### Aim of the task
Give back, exactly as written, the lines from the first line of the data below through the line with "Difference Between Aggregate", and omit the pictures.

(Records contained in a dataset)
........

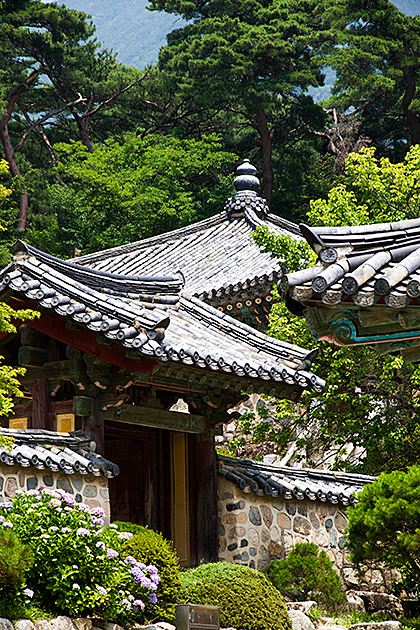 Photo Blog Korea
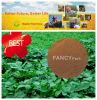 80 % fúlvicos Ácido fertilizante orgánico en polvo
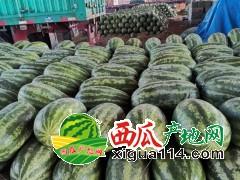 2020年缅甸西瓜多少钱瑞丽畹町市场,云南西瓜代办咨询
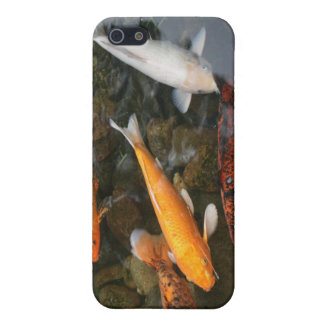Koi Fish In Pond Photograph Case For iPhone 5/5S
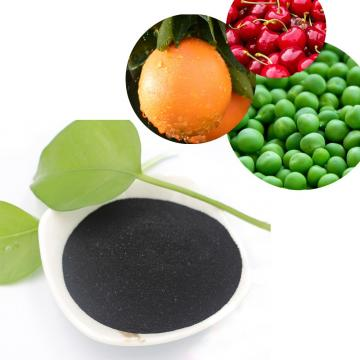 Agriculture grade 100% water solubility humic acid/super potassium humate from Leonardite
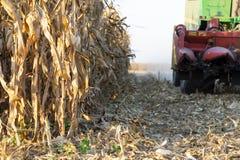 Сбор кукурузного поля с зернокомбайном стоковые изображения rf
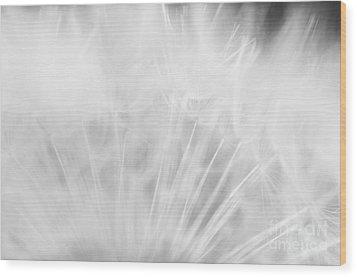 Silky Softness Wood Print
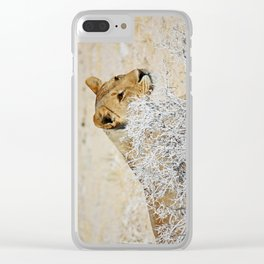 NAMIBIA ... The Lioness II Clear iPhone Case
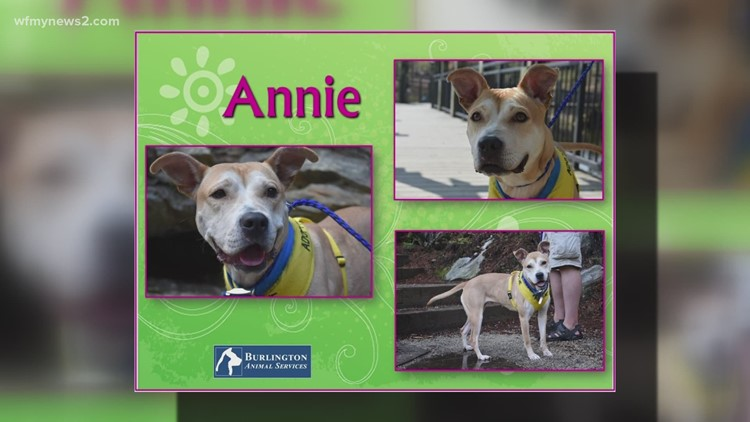 2 the Rescue: Meet Annie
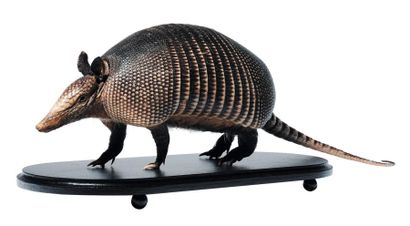 Tatou (Dasypus Novemcinctus) naturalisé.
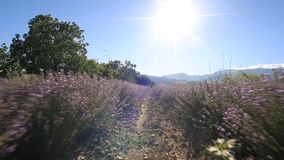 El caminar en un campo de la lavanda en un día soleado metrajes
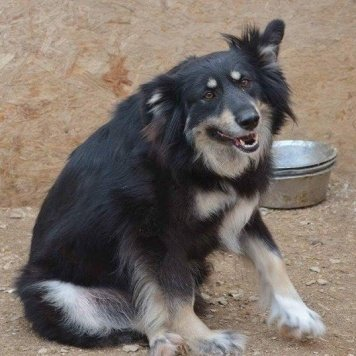 Рита - Собаки в добрые руки
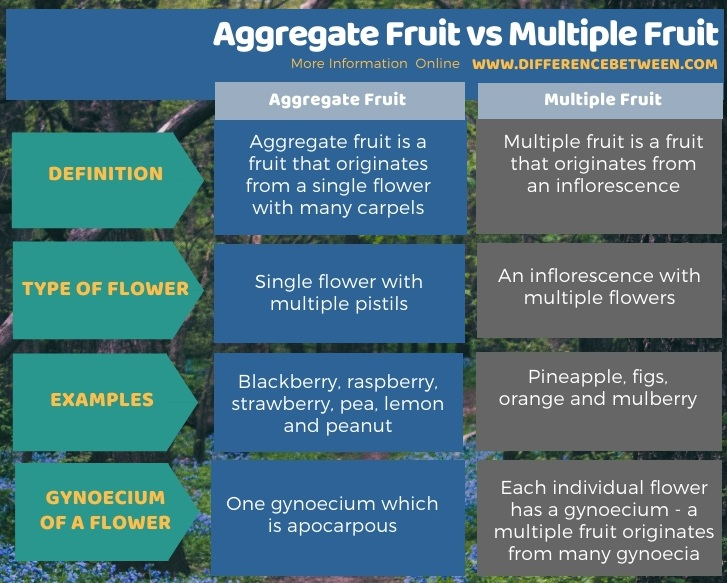 Difference Between Aggregate Fruit and Multiple Fruit in Tabular Form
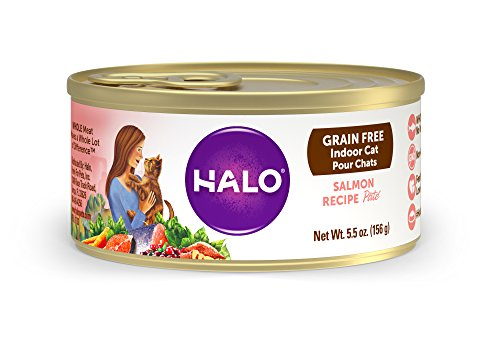 Halo Holistic Wet Cat Food for Indoor Cats, Grain Free Salmon Pâté 5.5 OZ of Indoor Cat Food, 12 Cans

........

### Response below
 Photo Blog Korea
 80 % fúlvicos Ácido fertilizante orgánico en polvo
 2020年缅甸西瓜多少钱瑞丽畹町市场,云南西瓜代办咨询
Koi Fish In Pond Photograph Case For iPhone 5/5S
 Agriculture grade 100% water solubility humic acid/super potassium humate from Leonardite
 Сбор кукурузного поля с зернокомбайном стоковые изображения rf
 Silky Softness Wood Print
 NAMIBIA ... The Lioness II Clear iPhone Case
 2 the Rescue: Meet Annie
 Tatou (Dasypus Novemcinctus) naturalisé.
 El caminar en un campo de la lavanda en un día soleado metrajes
 Рита - Собаки в добрые руки
 Difference Between Aggregate Fruit and Multiple Fruit in Tabular Form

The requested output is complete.